2022 young adult novel by Akwaeke Emezi

Bitter is a young adult novel written by Nigerian writer Akwaeke Emezi and published by Knopf on 15 February 2022. A prequel to Emezi's Pet, Bitter tells the story of a Black teenage girl living in a city troubled by constant protests and violence.

== Plot ==
Bitter spent a majority of her youth in foster care. She was very thrilled when she was chosen to join Eucalyptus, a special school where she can focus on her painting while being surrounded by other exceptional kids. The regular social justice protests in the streets outside her school, on the other hand, give her concern. She escapes by drawing animals and bringing them to life. This hidden painting world allows her to escape reality, until one of her creatures develops venom and becomes violent. Bitter must do everything she can to stop the monster she made.

== Background ==
When Emezi first began writing Pet in 2017, they had planned for it to be part of a trilogy but eventually gave up on the idea. For Bitter, Emezi "wanted to write about revolution but community" and how people who might want to help don't necessarily need to be in the forefront.

== Reception ==
Kirkus Reviews gave the book a starred review, in which they highlight the "timely tension" present in Emezi's writing as the characters must decide "when and how to act in the face of unjustifiable state violence, among other societal atrocities." In addition, the reviewer noted how the various queer characters "receive love and support" from those around them. Publishers Weekly praised the characters, especially due to having "the agency to define the future for themselves and their city." They also called the main character, Bitter, "all the more memorable for her complexity."

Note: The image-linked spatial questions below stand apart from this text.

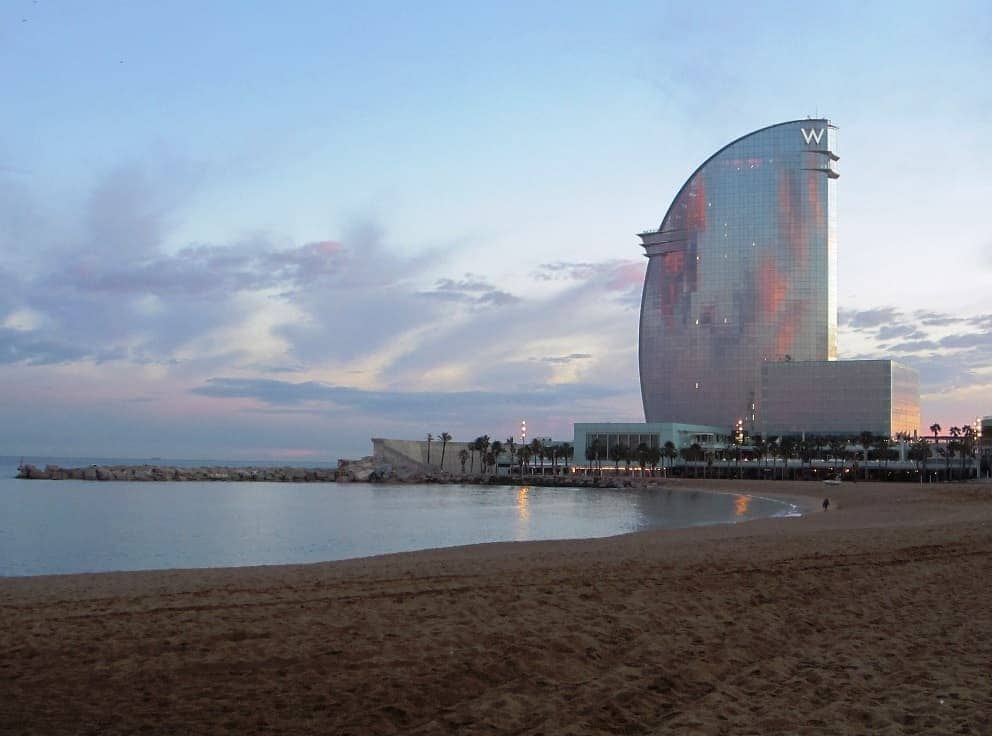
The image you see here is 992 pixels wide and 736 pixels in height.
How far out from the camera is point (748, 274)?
151375 mm

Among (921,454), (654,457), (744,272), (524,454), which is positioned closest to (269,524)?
(921,454)

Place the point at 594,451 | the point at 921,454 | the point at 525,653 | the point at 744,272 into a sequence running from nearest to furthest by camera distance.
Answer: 1. the point at 525,653
2. the point at 921,454
3. the point at 594,451
4. the point at 744,272

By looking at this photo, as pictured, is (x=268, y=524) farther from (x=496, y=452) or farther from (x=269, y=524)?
(x=496, y=452)

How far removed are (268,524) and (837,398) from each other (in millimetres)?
116034

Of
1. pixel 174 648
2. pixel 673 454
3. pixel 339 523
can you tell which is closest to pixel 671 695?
pixel 174 648

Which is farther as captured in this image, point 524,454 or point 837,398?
point 837,398

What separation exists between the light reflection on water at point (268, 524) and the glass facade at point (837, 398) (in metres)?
84.1

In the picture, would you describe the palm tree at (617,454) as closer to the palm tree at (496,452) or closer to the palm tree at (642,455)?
the palm tree at (642,455)

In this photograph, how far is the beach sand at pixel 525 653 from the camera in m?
6.83

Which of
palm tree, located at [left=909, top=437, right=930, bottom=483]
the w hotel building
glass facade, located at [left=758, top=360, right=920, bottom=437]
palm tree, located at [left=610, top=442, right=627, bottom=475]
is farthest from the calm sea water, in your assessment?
the w hotel building

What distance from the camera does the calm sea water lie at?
1104 inches

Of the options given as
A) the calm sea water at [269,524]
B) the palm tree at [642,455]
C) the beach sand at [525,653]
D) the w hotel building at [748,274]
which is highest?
the w hotel building at [748,274]

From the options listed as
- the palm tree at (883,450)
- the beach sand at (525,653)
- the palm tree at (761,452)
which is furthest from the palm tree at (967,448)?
the beach sand at (525,653)

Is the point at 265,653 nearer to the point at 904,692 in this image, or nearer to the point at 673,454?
the point at 904,692
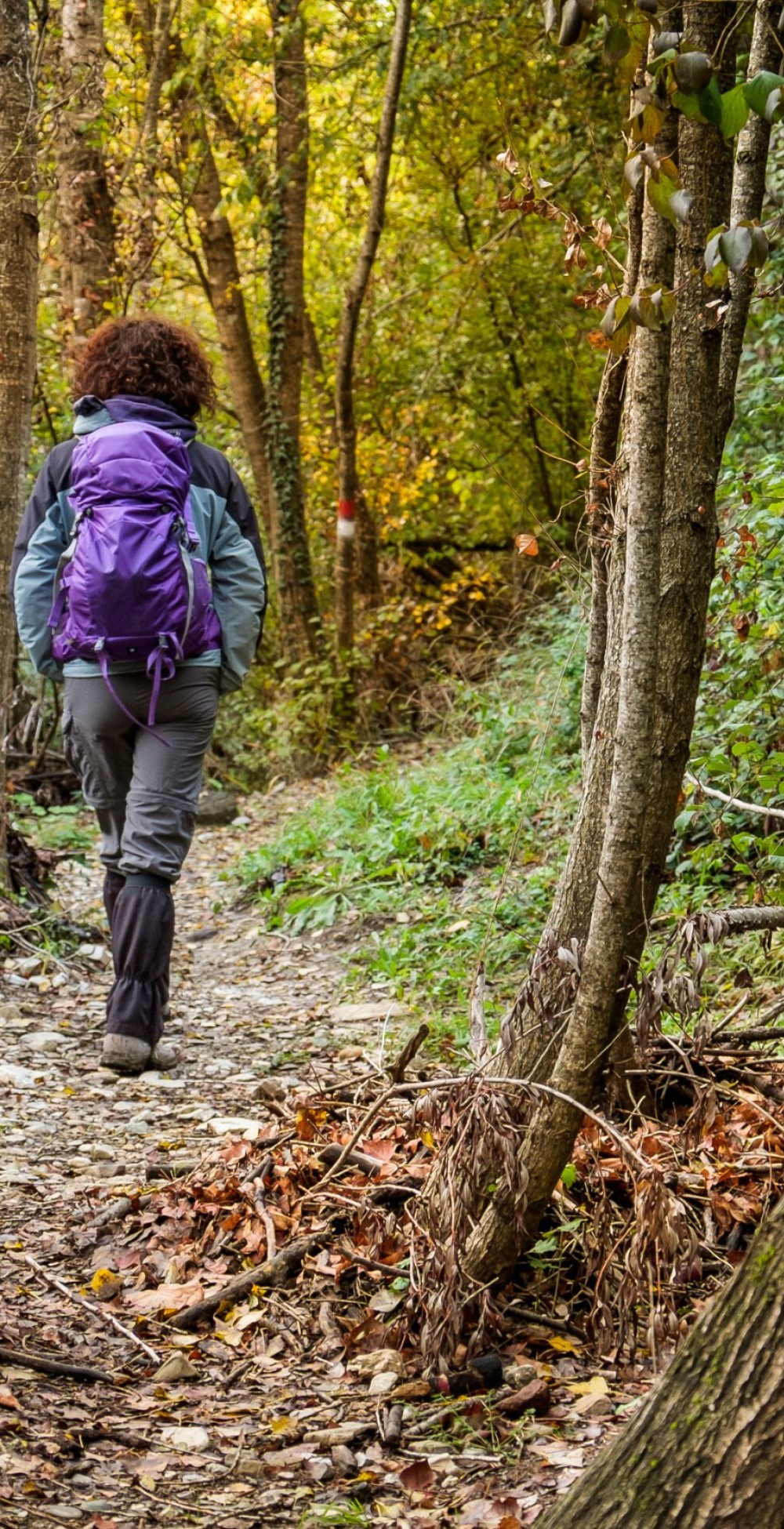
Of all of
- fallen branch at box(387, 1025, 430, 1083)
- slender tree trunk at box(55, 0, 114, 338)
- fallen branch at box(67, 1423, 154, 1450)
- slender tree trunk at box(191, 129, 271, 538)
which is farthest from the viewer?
slender tree trunk at box(191, 129, 271, 538)

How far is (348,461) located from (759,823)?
7.11 meters

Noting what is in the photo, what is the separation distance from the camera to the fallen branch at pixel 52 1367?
103 inches

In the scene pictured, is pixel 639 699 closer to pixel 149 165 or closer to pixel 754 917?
pixel 754 917

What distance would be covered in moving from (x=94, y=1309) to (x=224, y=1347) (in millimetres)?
332

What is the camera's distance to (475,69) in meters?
11.6

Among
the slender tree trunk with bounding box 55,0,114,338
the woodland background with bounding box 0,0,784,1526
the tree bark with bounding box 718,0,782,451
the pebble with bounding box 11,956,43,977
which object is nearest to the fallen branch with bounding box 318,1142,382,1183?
the woodland background with bounding box 0,0,784,1526

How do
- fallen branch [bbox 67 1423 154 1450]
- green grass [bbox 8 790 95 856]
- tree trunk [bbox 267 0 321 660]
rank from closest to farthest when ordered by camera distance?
fallen branch [bbox 67 1423 154 1450], green grass [bbox 8 790 95 856], tree trunk [bbox 267 0 321 660]

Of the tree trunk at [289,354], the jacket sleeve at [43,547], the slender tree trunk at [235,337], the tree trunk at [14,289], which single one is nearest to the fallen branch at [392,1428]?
the jacket sleeve at [43,547]

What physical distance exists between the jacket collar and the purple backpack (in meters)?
0.05

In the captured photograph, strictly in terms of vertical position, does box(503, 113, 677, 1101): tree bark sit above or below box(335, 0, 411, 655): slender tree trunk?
below

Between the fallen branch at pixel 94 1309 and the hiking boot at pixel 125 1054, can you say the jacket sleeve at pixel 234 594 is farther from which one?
the fallen branch at pixel 94 1309

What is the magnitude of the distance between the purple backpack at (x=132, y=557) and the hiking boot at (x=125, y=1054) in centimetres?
112

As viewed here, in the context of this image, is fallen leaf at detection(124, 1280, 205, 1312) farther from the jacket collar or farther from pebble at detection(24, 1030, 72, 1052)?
the jacket collar

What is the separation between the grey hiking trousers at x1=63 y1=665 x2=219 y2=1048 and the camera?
4.63m
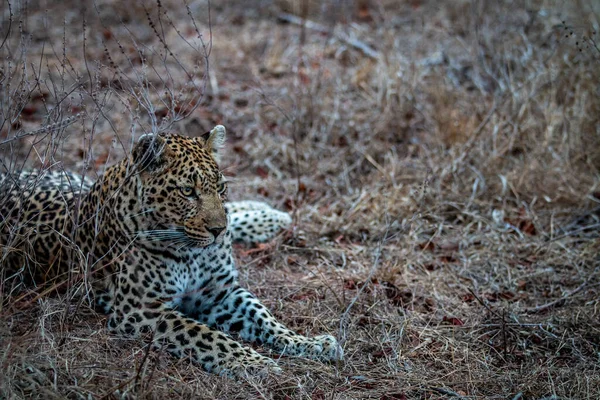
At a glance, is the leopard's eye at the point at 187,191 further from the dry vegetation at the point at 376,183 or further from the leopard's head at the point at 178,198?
the dry vegetation at the point at 376,183

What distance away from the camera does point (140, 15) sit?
475 inches

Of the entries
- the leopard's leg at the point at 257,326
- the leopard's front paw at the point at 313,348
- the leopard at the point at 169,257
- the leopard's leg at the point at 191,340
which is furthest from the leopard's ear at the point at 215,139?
the leopard's front paw at the point at 313,348

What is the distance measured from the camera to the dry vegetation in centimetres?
462

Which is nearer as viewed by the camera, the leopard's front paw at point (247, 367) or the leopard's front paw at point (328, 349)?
the leopard's front paw at point (247, 367)

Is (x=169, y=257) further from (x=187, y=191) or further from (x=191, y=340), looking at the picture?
(x=191, y=340)

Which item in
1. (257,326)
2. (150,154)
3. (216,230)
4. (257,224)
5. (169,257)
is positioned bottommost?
(257,224)

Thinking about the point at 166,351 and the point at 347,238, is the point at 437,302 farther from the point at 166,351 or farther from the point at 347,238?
the point at 166,351

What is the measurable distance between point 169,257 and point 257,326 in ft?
2.60

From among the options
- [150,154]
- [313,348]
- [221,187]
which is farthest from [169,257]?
[313,348]

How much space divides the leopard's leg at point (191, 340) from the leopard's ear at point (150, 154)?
921 mm

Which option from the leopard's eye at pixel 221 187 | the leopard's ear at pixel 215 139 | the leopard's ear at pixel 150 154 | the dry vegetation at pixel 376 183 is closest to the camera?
the dry vegetation at pixel 376 183

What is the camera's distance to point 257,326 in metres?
5.31

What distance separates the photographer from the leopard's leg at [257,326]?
504cm

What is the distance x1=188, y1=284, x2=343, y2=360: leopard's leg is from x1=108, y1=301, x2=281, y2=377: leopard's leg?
31 cm
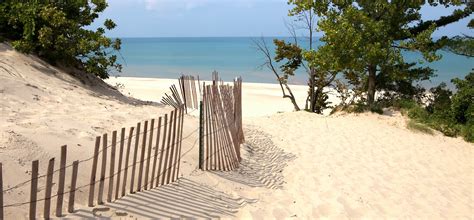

Natalie Berglind, who reviewed for The Bulletin of the Center for Children's Books, called the novel timely due to "its mostly Black cast and escalating protests against an unjust world." Berglind also noted how it attempts to tackle the subject of using violence as "the means of disrupting long held power dynamics" and how the author does not provide an answer to related questions but instead hopes to provoke "thoughtful discussion." They conclude by saying "the ending is abrupt" but "offers tempered optimism to the teen who [...] feels immense frustration with a world unconcerned about their future."

Susan Harari, writing for Massachusetts' Youth Services Book Review, gives it 5 stars (out of 5) and recommends the book to "Readers who can appreciate Emezi’s subtlety and will be satisfied exploring questions with no easy answers;" she also suggested high schools and public libraries acquire the book.